Application design considerations for mission-critical workloads

The baseline mission critical reference architecture illustrates a highly reliable workload through a simple online catalog application. The end users can browse through a catalog of items, see details of an item, and post ratings and comments for items. This article focuses on reliability and resiliency aspects of a mission-critical application, such as asynchronous processing of requests and how to achieve high throughput within a solution.

Important

GitHub logo The guidance is backed by a production-grade reference implementation which showcases mission critical application development on Azure. This implementation can be used as a basis for further solution development in your first step towards production.

Application composition

For high-scale mission critical applications, it's essential to optimize the architecture for end-to-end scalability and resilience. This state can be achieved through separation of components into functional units that can operate independently. Apply this separation at all levels on the application stack, allowing each part of the system to scale independently and meet changes in demand.
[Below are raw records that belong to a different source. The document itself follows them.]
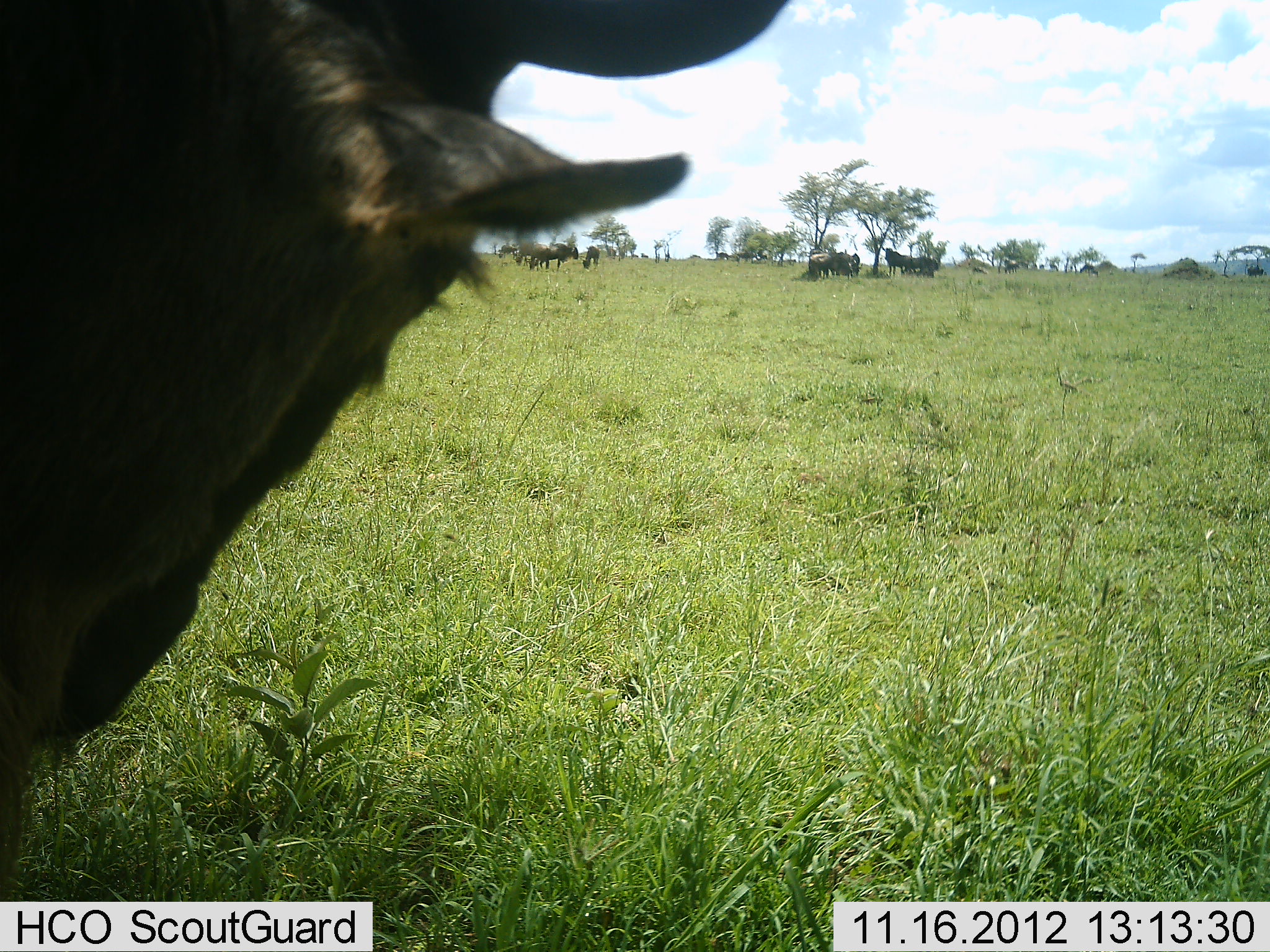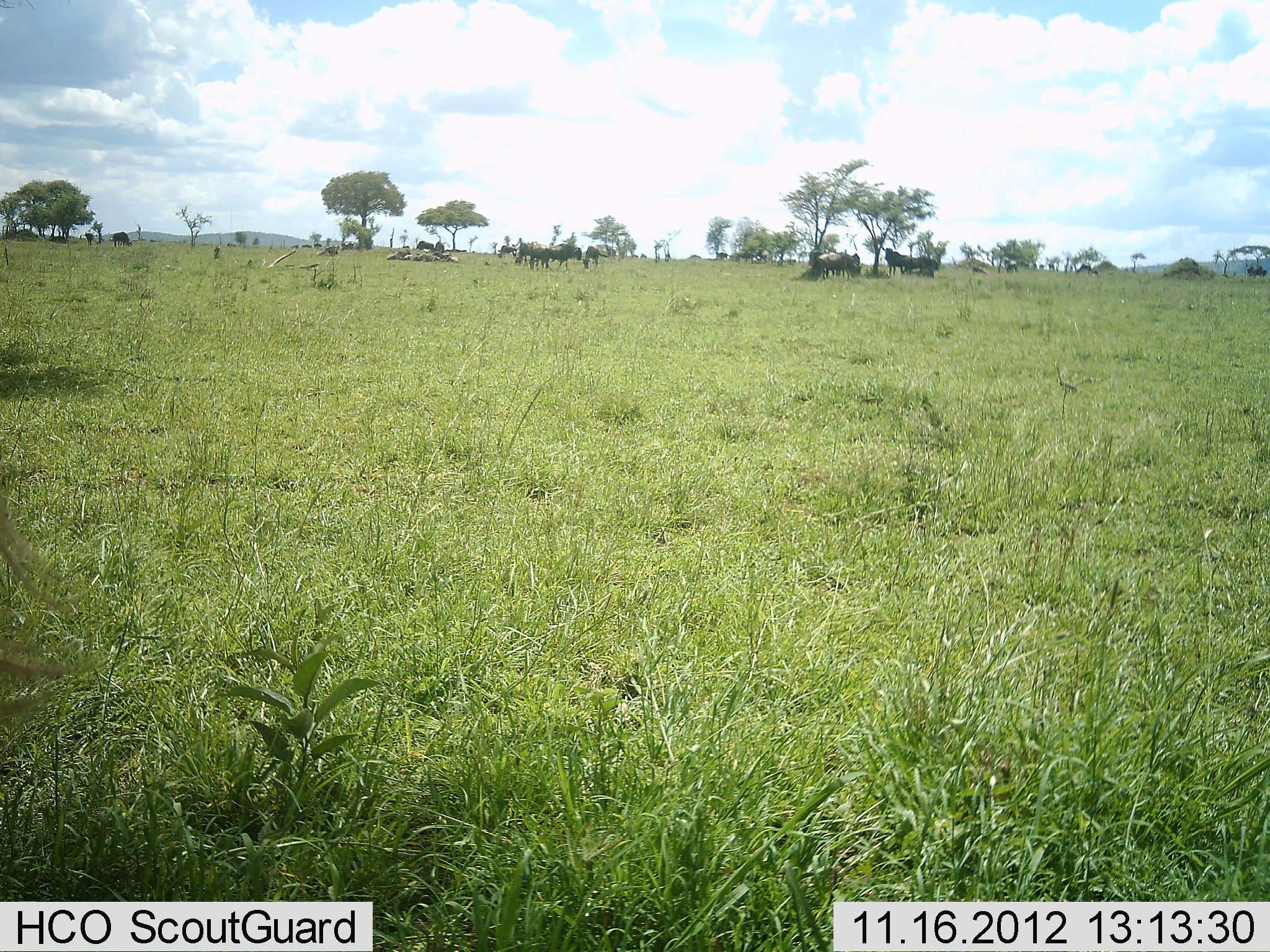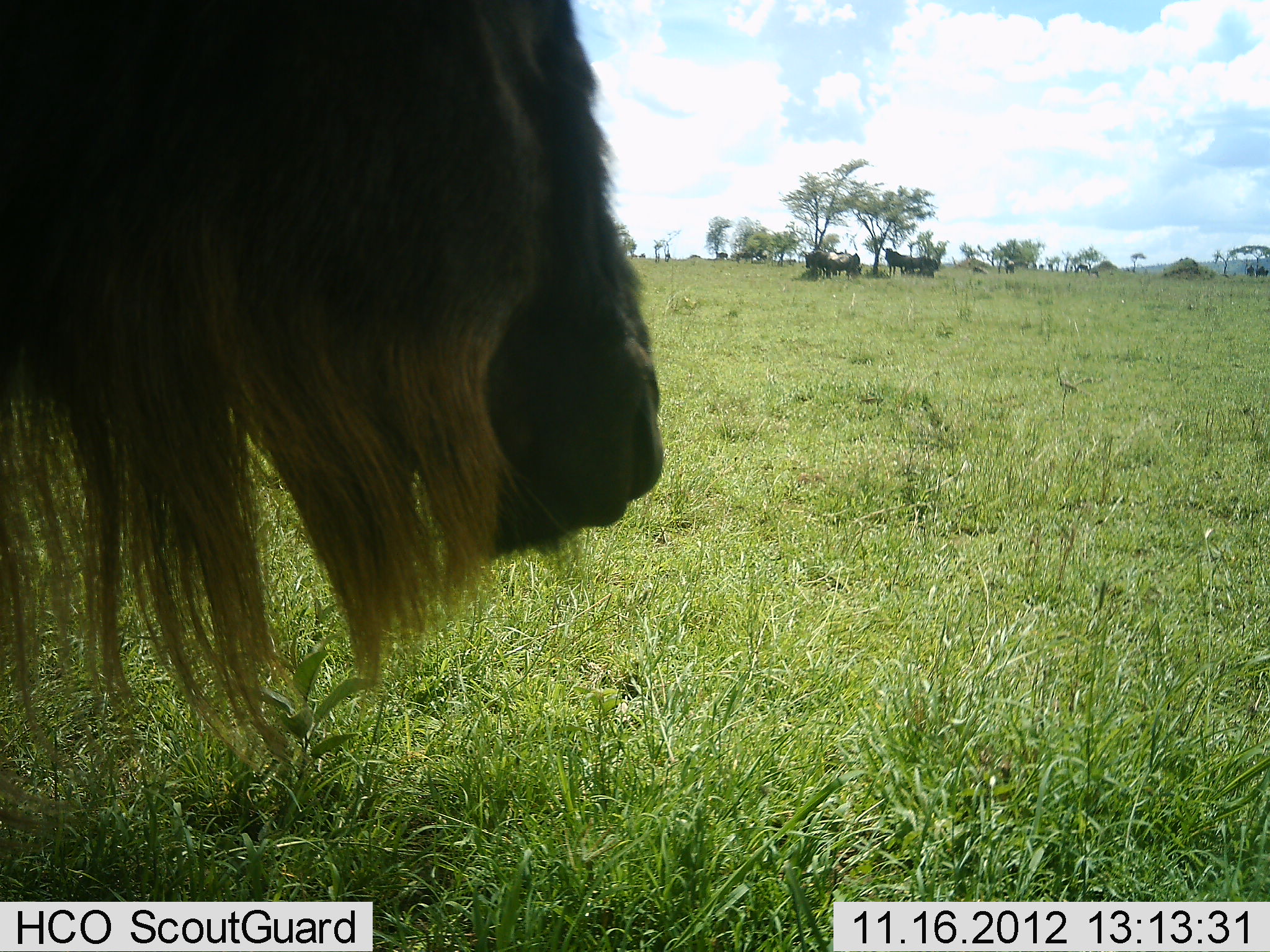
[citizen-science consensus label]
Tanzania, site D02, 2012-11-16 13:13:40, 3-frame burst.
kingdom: Animalia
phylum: Chordata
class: Mammalia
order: Artiodactyla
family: Bovidae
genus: Connochaetes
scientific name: Connochaetes taurinus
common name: blue wildebeest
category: wildebeest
Wildebeest (blue wildebeest) (Connochaetes taurinus), count 11-50. Behavior (volunteer vote fractions): standing 90%, resting 80%, moving 50%, interacting 10%. Young present (vote fraction): 0%. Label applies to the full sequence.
An example of that approach is shown in the implementation. The application uses stateless API endpoints, which decouple long-running write requests asynchronously through a messaging broker. The workload is composed in a way that the whole AKS cluster and other dependencies in the stamp can be deleted and recreated at any time. The main components are:

  • User interface (UI): single-page web application accessed by end users is hosted in Azure Storage Account's static website hosting.
  • API (CatalogService): REST API called by the UI application, but available for other potential client applications.
  • Worker (BackgroundProcessor): background worker, which processes write requests to the database by listening to new events on the message bus. This component does not expose any APIs.
  • Health service API (HealthService): used to report the health of the application by checking if critical components (database, messaging bus) are working.

Diagram of Application flow.

The API, worker, and health check applications are referred to as workload and hosted as containers in a dedicated AKS namespace (called workload). There's no direct communication between the pods. The pods are stateless and able to scale independently.

Diagram of Detailed composition of the workload.

There are other supporting components running in the cluster:

  1. Ingress controller: Nginx Ingress Controller is used to route incoming requests to the workload and load balance between pods. It is exposed through Azure Load Balancer with a public IP address (but only accessed through Azure Front Door).
  2. Cert manager: Jetstack's cert-manager is used to auto-provision SSL/TLS certificates (using Let's Encrypt) for the ingress rules.
  3. CSI secrets driver: Azure Key Vault Provider for Secrets Store CSI is used to securely read secrets such as connection strings from Azure Key Vault.
  4. Monitoring agent: The default OMSAgent configuration is adjusted to reduce the amount of monitoring data sent to the Log Analytics workspace.

Database connection

Due to the ephemeral nature of deployment stamps, avoid persisting state within the stamp as much as possible. State should be persisted in an externalized data store. To support the reliability SLO, that data store needs to be resilient. It's recommended that you use managed (PaaS) services combined with native SDK libraries that automatically handle timeouts, disconnects and other failure states.

In the reference implementation, Azure Cosmos DB serves as the main data store for the application. Azure Cosmos DB was chosen because it provides multi-region writes. Each stamp can write to the Azure Cosmos DB replica in the same region with Azure Cosmos DB internally handling data replication and synchronization between regions. Azure Cosmos DB for NoSQL is used because it supports all capabilities of the database engine.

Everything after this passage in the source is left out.